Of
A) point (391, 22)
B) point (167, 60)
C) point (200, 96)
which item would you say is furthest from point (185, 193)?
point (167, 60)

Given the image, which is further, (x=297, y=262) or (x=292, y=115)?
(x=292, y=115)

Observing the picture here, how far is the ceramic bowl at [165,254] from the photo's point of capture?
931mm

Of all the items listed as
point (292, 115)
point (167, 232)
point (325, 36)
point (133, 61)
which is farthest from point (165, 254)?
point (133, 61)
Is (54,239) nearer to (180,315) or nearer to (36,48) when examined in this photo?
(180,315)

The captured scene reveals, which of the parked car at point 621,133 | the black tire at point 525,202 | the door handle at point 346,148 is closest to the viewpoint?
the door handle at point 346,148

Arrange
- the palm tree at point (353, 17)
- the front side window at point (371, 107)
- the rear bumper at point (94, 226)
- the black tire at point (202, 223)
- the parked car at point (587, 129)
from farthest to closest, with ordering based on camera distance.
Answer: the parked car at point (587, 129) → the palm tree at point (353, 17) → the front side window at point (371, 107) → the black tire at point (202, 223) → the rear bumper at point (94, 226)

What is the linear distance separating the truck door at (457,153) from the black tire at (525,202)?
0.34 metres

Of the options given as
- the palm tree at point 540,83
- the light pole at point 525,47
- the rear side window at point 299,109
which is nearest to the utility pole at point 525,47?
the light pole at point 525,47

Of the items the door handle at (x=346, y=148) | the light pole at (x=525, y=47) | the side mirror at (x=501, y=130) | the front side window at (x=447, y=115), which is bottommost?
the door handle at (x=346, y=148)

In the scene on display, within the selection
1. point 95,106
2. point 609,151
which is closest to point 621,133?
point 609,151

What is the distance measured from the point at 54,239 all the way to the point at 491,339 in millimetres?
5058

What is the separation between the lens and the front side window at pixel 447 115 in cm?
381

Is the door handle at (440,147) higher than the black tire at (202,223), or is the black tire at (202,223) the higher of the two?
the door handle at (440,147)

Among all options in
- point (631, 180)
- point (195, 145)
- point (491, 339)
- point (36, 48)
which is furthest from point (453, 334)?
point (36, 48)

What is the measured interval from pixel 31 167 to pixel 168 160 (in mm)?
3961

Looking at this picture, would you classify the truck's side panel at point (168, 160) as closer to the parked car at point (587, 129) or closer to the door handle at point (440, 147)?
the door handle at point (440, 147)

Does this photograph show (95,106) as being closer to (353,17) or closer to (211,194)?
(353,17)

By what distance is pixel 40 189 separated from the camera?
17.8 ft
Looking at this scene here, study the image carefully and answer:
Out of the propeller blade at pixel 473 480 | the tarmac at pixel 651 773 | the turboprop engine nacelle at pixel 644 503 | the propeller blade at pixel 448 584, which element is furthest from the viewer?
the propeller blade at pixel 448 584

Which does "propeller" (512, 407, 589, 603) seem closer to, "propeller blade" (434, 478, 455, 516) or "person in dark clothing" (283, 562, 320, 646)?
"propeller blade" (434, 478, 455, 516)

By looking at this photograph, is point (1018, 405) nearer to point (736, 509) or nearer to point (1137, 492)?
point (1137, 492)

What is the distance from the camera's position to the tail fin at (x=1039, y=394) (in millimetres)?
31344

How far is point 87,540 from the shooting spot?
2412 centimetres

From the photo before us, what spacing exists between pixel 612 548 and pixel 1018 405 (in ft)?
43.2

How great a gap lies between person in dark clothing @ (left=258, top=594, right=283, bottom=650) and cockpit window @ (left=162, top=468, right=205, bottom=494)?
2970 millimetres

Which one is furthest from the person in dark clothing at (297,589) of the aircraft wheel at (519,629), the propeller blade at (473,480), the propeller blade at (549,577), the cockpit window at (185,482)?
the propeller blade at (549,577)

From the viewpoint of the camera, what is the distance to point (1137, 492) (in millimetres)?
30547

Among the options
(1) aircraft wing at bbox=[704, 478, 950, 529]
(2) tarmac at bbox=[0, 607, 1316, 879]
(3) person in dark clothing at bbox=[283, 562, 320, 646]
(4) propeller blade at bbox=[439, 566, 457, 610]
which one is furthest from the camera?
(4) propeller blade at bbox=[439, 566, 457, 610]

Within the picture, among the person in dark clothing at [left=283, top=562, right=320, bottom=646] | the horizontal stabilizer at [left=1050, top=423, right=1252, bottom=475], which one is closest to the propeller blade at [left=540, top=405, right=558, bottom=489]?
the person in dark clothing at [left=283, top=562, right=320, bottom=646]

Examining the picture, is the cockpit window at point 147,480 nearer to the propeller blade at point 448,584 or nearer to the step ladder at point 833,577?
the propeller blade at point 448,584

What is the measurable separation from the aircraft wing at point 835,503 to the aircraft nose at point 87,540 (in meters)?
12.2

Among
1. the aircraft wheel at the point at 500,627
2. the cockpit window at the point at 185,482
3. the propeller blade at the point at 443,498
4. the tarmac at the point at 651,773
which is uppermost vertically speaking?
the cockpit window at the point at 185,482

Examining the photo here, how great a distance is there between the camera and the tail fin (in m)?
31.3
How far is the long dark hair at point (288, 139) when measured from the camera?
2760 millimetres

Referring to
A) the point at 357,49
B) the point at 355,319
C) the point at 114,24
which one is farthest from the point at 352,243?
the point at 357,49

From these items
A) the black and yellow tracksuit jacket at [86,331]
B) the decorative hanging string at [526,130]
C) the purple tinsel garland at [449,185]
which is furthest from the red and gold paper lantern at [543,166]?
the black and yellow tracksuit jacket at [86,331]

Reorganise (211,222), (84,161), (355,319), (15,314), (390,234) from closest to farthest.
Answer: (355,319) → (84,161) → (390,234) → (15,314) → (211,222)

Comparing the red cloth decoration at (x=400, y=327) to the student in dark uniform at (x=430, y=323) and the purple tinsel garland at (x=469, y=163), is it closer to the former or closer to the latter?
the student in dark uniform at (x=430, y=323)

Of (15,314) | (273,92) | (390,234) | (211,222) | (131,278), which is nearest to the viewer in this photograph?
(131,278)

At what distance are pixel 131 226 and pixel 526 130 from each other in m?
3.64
——————
WHAT YOU NEED TO DO
Please quote nothing but the lines from the line with "Examining the picture, is" through the end of the data above, exactly as written, ends included.

EXERCISE RESPONSE
Examining the picture, is the cockpit window at point 147,480 nearer to the propeller blade at point 448,584 or nearer to the step ladder at point 833,577?
the propeller blade at point 448,584

What is the measurable separation from the aircraft wing at point 835,503 to the aircraft nose at point 87,540 (in meters)?
12.2

Among
1. the aircraft wheel at the point at 500,627
2. the cockpit window at the point at 185,482
3. the propeller blade at the point at 443,498
4. the tarmac at the point at 651,773
which is uppermost vertically speaking?
the cockpit window at the point at 185,482

Examining the photo here, how great a distance is there between the camera and the tail fin (in m)?
31.3
How far is the long dark hair at point (288, 139) when measured from the camera?
2760 millimetres

Referring to
A) the point at 357,49
B) the point at 355,319
C) the point at 114,24
which one is farthest from the point at 352,243?
the point at 357,49

From these items
A) the black and yellow tracksuit jacket at [86,331]
B) the decorative hanging string at [526,130]
C) the purple tinsel garland at [449,185]
which is furthest from the red and gold paper lantern at [543,166]?
the black and yellow tracksuit jacket at [86,331]

Reorganise (211,222), (84,161), (355,319), (15,314), (390,234) from closest to farthest.
Answer: (355,319) → (84,161) → (390,234) → (15,314) → (211,222)

Comparing the red cloth decoration at (x=400, y=327) to the student in dark uniform at (x=430, y=323) and the purple tinsel garland at (x=469, y=163), is it closer to the former or closer to the latter?
the student in dark uniform at (x=430, y=323)

Of (15,314) | (273,92) | (390,234) | (211,222) | (131,278), which is nearest to the viewer in this photograph?
(131,278)

At what distance are pixel 131 226 and pixel 526 130 from each other in m?
3.64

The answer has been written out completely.